Le film s’engage alors dans une forme de comédie romantique où la pudeur le dispute à la hardiesse. Il n’est pas besoin d’attendre de voir Faramarz remettre en état l’éclairage du jardin (secret) de Mahin pour comprendre qu’entre eux deux, le courant passe. De fil en aiguille et de verre en verre, les propos et propositions se font plus directs. Le charme de la séquence doit beaucoup aux comédien·ne·s qui jouent parfaitement la joie de la rencontre, l’étonnement d’une telle situation et le plaisir de sentir tomber, tout naturellement, les barrières qui, il y a quelques heures encore, rendaient cette soirée improbable.
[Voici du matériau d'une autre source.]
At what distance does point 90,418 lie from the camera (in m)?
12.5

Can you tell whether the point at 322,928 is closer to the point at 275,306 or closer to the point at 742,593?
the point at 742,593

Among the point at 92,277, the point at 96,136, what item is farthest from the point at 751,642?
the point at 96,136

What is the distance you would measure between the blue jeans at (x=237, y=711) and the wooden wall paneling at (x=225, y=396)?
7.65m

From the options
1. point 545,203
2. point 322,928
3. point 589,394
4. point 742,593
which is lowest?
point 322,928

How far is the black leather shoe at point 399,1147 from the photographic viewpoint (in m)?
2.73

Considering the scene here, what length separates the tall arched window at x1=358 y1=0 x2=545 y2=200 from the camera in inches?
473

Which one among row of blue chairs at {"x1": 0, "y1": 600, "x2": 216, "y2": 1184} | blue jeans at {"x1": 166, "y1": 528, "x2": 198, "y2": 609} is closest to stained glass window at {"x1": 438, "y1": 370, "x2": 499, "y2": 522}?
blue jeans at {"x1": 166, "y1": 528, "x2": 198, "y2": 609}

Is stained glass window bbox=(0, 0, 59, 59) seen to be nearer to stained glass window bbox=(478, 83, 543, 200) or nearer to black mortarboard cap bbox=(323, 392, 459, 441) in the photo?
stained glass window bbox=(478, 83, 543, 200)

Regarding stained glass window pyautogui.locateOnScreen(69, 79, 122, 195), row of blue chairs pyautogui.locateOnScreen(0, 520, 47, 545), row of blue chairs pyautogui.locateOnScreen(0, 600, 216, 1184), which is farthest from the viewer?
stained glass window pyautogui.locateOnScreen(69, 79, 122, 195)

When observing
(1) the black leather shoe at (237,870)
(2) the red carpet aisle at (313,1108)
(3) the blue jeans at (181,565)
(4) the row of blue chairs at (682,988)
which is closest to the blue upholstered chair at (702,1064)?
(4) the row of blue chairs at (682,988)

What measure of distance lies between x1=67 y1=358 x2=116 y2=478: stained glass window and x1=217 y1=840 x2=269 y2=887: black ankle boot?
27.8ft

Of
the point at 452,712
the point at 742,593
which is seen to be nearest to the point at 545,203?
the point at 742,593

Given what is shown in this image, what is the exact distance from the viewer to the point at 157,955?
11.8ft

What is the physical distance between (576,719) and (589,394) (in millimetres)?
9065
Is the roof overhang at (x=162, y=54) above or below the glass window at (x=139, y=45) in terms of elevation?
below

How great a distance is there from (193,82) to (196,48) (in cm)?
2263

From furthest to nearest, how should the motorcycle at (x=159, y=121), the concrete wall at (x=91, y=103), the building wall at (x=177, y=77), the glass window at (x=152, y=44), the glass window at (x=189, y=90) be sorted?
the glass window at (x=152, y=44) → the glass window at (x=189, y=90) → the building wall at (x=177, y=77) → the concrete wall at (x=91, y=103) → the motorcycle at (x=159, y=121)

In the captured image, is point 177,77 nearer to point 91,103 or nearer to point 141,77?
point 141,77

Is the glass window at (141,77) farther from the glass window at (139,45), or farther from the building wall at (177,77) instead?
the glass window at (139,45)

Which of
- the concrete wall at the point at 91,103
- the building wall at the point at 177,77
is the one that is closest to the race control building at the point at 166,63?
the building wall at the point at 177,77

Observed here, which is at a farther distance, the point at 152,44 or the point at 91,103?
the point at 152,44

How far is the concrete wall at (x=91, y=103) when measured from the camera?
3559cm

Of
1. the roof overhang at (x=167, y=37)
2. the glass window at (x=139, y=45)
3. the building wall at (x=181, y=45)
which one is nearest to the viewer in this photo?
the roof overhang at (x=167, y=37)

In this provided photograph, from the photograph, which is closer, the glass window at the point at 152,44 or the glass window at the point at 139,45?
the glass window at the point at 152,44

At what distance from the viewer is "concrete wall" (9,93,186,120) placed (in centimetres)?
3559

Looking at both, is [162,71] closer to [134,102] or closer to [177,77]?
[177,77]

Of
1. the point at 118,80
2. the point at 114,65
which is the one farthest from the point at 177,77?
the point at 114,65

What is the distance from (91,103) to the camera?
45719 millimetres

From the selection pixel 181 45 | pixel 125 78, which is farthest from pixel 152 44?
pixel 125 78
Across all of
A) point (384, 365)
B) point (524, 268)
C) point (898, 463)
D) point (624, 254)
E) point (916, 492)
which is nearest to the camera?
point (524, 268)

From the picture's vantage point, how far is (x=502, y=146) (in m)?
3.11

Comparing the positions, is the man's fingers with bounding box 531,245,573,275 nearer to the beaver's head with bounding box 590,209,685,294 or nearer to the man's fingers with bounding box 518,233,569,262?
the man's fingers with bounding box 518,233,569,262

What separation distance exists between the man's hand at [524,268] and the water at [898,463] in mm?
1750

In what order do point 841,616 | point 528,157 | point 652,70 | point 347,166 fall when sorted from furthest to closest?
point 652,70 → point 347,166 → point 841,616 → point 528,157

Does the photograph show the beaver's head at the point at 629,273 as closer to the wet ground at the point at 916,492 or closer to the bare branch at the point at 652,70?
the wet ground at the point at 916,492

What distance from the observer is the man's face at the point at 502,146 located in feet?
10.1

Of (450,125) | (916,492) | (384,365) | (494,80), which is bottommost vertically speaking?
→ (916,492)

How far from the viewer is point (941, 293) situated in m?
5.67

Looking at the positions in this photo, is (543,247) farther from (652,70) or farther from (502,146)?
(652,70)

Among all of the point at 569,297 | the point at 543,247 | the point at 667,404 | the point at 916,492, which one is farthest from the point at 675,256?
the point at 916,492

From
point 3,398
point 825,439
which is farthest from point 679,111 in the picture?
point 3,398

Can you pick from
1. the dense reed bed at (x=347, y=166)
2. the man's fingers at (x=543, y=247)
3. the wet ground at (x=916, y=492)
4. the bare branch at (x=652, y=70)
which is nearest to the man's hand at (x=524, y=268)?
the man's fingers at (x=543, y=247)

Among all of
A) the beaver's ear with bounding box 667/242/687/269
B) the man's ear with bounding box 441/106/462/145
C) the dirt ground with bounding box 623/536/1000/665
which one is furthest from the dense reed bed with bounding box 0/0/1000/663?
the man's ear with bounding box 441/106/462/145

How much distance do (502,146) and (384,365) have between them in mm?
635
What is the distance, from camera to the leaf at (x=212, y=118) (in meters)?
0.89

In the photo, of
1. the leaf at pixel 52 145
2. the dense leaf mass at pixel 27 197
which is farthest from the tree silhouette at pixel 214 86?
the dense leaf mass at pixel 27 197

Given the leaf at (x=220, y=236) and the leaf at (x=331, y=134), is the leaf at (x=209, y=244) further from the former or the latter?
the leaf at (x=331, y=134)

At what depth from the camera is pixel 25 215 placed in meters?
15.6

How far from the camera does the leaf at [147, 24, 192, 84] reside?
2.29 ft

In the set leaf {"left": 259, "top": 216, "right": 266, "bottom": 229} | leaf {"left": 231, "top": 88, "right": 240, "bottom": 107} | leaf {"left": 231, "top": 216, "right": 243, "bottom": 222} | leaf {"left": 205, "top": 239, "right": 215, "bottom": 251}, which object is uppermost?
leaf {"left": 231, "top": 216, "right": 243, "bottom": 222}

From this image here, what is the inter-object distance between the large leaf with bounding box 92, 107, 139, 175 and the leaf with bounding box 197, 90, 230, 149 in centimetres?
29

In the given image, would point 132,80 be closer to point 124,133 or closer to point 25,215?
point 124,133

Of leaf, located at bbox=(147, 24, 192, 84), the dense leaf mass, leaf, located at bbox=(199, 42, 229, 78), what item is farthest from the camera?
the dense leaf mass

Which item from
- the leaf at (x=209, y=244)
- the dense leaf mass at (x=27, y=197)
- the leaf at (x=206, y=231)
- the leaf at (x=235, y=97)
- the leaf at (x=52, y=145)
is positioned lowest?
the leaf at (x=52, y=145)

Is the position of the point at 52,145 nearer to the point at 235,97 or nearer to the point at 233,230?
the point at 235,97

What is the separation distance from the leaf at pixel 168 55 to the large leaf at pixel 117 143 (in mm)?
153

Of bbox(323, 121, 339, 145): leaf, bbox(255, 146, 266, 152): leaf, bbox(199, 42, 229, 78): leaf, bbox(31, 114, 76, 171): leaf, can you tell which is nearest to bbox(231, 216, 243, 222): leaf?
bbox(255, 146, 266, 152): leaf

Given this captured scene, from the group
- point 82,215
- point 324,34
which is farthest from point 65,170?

On l’aura compris, à cet endroit du film, l’intime et le politique se rejoignent aussi sûrement que la comédie et le tragique se sont donnés rendez-vous. Au dispositif de caméra fixe, la mise en scène, ajoute peu à peu les mouvements qui accompagnent la détente et l’ivresse. Ainsi, un premier travelling apparaît dans le jardin puis un merveilleux plan-séquence, à la joie tout enfantine finit de redonner vie à l’appartement.

Taire la fin du film est un devoir, c’est bien dommage car elle peut être comprise de bien des manières. Il nous est apparu, quant à nous, imaginable qu’elle procure à ce gâteau un certain goût de cerise. Mais avant cela, le film aura culminé dans un sommet de comédie, sous la douche.